__Actions to take__:
1. Please update the blog, swapping "sandwich" for "salad" in the part that opens with the words containing "Oh my goodness" and closes with "Midnight's Kids. Right.".
2. Write a continuation of the blog, starting right after its last sentence.

-- START OF Selected excerpt --

Saturday 6 June 2009

Another post.

Oh my goodness it's six o'clock already! Which means in only an hour I'm to be at the Assembly Rooms to meet friends to see Microcomedy (FREE!) and I still haven't managed to make myself a sandwich ('lunch'). Sitting on my bed, hungry. Was going to spend a few hours reading Midnight's Children. Will do that, actually. Tea, sandwich, Midnight's Kids. Right.

Tuesday 2 June 2009

Blogs blogs blogs. People write them and they have lovely flashy features and mine is still kind of unformed. And incoherent.
I'm reading Midnight's Children for the first time properly and am loving it. I always find it quite strange that Westerners have taken it to their heart so much because it is just so Indian; every thought is so Indian. 'I have probably said enough, too, about my interest in creating a literary idiolect that allowed the rhythms and thought patterns of Indian languages to blend with the idiosyncracies of 'Hinglish' and 'Bambaiyya', the polyglot street-slang of Bombay.'

My little multicoloured attic room is looking slightly more pleasing now that I've cleared more of the floor. The blind (is that what it's called?) is down on the window keeping the room relatively cool, and I like this, it feels summery and elegant, because I'm thinking of havelis and tents and cool things like that. Joe next door hasn't yet caught on. Summer equals sunshine and he sits with his shirt off sweating and surprised by the heat.

Empty unplanned spaces scare me, but they shouldn't. I'm just worried I might end up doing nothing for a summer. That is a legitimate and awful worry. And when I have no plans my parents can jump in and push and prod me in numerous directions, usually boring and THAT's horrible. BUT now a couple of months will be spent in Rajasthan doing fieldwork for my dissertation, to do with the forms that performing arts take in Hadoti, which is the region I live in. How cool! I'll be recording songs that may never have been recorded before. The awesome thing is that the Rajasthani government has just adopted a Vikas aur Viraasat (Development and Heritage) programme about 'strengthening culture in the villages' and what I'm doing could actually help with that - I feel so *current*! Hadoti arts are far less studied than stuff out in western Rajasthan, which is a desert and so much more exotic. But Hadoti's beautiful too.

-- END OF Selected excerpt --
-- START OF Dataset extract --

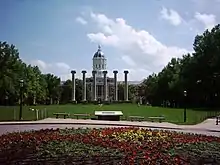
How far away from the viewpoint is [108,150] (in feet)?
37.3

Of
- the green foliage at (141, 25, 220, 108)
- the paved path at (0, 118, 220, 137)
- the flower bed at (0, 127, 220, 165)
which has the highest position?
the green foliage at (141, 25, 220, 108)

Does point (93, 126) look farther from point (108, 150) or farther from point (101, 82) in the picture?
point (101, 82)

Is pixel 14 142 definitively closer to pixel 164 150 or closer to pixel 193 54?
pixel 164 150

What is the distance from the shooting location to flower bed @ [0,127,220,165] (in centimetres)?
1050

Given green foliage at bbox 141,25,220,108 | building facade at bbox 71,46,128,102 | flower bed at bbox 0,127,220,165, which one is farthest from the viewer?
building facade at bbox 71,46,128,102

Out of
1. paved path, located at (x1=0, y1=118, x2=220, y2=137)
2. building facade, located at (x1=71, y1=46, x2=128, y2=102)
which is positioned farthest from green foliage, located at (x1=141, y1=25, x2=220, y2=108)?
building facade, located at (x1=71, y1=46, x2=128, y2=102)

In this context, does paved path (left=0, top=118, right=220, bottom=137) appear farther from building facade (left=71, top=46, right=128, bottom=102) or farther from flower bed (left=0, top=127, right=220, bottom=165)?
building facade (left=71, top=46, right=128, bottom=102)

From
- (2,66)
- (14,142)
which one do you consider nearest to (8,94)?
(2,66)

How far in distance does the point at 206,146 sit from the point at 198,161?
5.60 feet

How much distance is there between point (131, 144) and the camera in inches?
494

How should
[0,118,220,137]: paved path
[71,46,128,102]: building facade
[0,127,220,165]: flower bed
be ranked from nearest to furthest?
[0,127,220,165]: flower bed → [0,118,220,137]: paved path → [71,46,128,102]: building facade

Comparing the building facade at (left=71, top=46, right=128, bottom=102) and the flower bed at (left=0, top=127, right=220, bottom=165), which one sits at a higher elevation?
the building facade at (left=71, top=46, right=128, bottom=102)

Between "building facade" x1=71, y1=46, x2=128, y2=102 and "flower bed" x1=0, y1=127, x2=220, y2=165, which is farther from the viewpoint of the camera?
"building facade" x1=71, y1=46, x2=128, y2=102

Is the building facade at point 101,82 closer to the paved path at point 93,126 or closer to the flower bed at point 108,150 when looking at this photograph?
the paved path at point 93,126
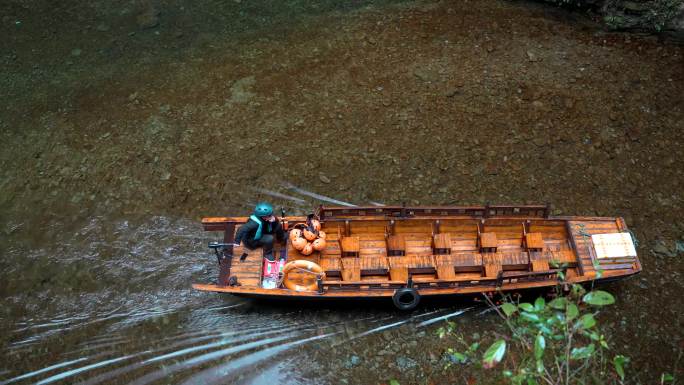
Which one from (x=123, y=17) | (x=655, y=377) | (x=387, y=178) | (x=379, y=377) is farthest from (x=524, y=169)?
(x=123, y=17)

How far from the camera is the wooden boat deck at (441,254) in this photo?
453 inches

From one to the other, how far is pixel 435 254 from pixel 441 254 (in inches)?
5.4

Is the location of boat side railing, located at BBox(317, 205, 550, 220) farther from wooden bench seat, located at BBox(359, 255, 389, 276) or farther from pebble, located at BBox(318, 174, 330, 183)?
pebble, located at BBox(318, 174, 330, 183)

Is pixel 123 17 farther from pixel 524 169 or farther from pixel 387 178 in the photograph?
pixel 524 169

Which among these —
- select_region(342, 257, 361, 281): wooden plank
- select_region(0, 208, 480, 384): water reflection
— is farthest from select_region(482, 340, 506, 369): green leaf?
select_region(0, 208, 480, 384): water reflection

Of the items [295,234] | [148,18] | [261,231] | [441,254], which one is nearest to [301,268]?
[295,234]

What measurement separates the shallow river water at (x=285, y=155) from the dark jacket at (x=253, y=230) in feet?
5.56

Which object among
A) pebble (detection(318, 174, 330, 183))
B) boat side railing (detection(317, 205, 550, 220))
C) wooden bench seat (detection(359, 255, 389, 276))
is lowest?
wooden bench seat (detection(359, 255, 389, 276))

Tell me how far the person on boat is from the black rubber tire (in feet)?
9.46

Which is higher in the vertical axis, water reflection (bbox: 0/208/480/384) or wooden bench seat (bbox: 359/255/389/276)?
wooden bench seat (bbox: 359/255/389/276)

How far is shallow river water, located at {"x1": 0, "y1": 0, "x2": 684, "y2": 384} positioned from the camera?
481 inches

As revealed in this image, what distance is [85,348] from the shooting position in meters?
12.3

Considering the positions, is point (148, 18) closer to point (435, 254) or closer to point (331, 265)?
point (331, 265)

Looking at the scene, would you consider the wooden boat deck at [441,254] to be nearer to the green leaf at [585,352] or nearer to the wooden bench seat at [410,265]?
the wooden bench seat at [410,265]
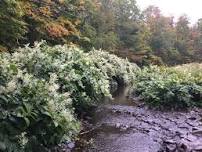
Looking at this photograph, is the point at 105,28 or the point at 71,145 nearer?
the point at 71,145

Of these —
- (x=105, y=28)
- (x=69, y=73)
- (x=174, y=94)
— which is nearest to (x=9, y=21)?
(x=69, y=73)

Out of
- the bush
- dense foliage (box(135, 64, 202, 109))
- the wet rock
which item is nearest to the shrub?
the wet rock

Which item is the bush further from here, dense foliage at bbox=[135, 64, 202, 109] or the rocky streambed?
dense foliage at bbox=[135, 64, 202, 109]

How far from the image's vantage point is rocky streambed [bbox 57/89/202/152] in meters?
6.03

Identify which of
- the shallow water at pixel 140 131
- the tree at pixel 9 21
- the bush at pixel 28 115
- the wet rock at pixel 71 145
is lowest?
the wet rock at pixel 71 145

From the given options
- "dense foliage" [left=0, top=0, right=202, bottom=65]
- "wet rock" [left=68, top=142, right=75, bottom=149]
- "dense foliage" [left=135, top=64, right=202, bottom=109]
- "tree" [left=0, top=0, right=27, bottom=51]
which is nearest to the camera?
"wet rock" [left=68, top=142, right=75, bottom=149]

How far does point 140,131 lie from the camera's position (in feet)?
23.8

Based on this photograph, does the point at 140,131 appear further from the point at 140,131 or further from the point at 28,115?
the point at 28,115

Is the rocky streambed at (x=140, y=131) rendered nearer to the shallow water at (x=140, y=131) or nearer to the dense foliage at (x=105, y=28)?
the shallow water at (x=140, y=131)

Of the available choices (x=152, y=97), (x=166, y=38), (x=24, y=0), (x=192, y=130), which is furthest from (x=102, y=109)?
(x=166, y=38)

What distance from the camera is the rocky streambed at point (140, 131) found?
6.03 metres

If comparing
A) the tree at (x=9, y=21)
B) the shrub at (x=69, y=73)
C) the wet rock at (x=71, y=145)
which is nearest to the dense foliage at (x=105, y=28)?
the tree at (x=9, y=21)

-- END OF Dataset extract --
-- START OF Dataset extract --

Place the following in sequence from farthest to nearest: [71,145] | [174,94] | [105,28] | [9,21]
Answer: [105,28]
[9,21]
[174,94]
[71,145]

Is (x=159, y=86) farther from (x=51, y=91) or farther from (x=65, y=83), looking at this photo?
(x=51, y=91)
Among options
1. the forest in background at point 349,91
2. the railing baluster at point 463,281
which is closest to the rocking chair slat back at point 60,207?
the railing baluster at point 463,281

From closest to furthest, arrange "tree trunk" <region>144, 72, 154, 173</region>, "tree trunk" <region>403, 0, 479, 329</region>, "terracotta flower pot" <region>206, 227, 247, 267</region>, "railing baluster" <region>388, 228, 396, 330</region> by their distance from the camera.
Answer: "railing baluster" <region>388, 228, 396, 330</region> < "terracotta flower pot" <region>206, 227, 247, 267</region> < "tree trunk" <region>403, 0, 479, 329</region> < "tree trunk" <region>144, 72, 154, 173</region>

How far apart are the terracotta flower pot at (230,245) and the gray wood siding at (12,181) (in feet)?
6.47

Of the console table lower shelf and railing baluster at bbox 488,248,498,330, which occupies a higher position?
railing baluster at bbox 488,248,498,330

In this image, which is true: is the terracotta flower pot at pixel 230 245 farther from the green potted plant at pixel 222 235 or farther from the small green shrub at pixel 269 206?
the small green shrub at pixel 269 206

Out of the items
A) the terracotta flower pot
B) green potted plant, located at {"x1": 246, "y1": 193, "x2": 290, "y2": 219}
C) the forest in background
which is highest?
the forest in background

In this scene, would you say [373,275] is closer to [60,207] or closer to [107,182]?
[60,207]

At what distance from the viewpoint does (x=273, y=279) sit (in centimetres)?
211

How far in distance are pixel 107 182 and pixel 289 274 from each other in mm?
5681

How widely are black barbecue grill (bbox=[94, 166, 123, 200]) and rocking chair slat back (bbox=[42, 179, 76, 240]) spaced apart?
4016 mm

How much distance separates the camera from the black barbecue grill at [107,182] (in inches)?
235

-- END OF Dataset extract --

__Responses per task__:
1.
Oh my goodness it's six o'clock already! Which means in only an hour I'm to be at the Assembly Rooms to meet friends to see Microcomedy (FREE!) and I still haven't managed to make myself a salad ('lunch'). Sitting on my bed, hungry. Was going to spend a few hours reading Midnight's Children. Will do that, actually. Tea, salad, Midnight's Kids. Right.

2.
I need to reply to Glori's Fbook message ('gay theatre???')Haha :)
I did a (truly awesome) play at a festival in Dublin just before exams and that was an amazing and unusual experience in many respects. I won't talk about that much now but we had bowler hats, lots and lots of props in a red suitcase, red umbrellas, now this just becomes a list; the Grafton hotel, green shamrock crocodile socks, Front Lounge, 'I'm not wondergirl, not wonderwoman', EUROVISION!, revision on beautiful sofas, the Outhouse Theatre, huge free pots of tea, lovely lovely people, Gala performance, extracts from brilliant plays, goody bags!!, sausage stotties, rain, a play featuring two naked women shuffling around and making weird weird mechanical noises which we went along to (it was the only play at our theatre between our two performances) like naughty children and SOMEONE decided we should all move to the front row and I tell you, I thought I was going to die from trying to restrain so much laughter. Or laugh out loud which would have been really really rude and inappropriate.

Breathe. AHAHAHAHAHAHA!
Honestly. I would act it out to you if I could. They had completely blank faces and were wearing nothing but shoes - one walking boots and one flip-flops and - wait, Callum and Ben will try to describe it to you.

http://www.facebook.com/video/video.php?v=649547145763&ref=nf

I hope that works.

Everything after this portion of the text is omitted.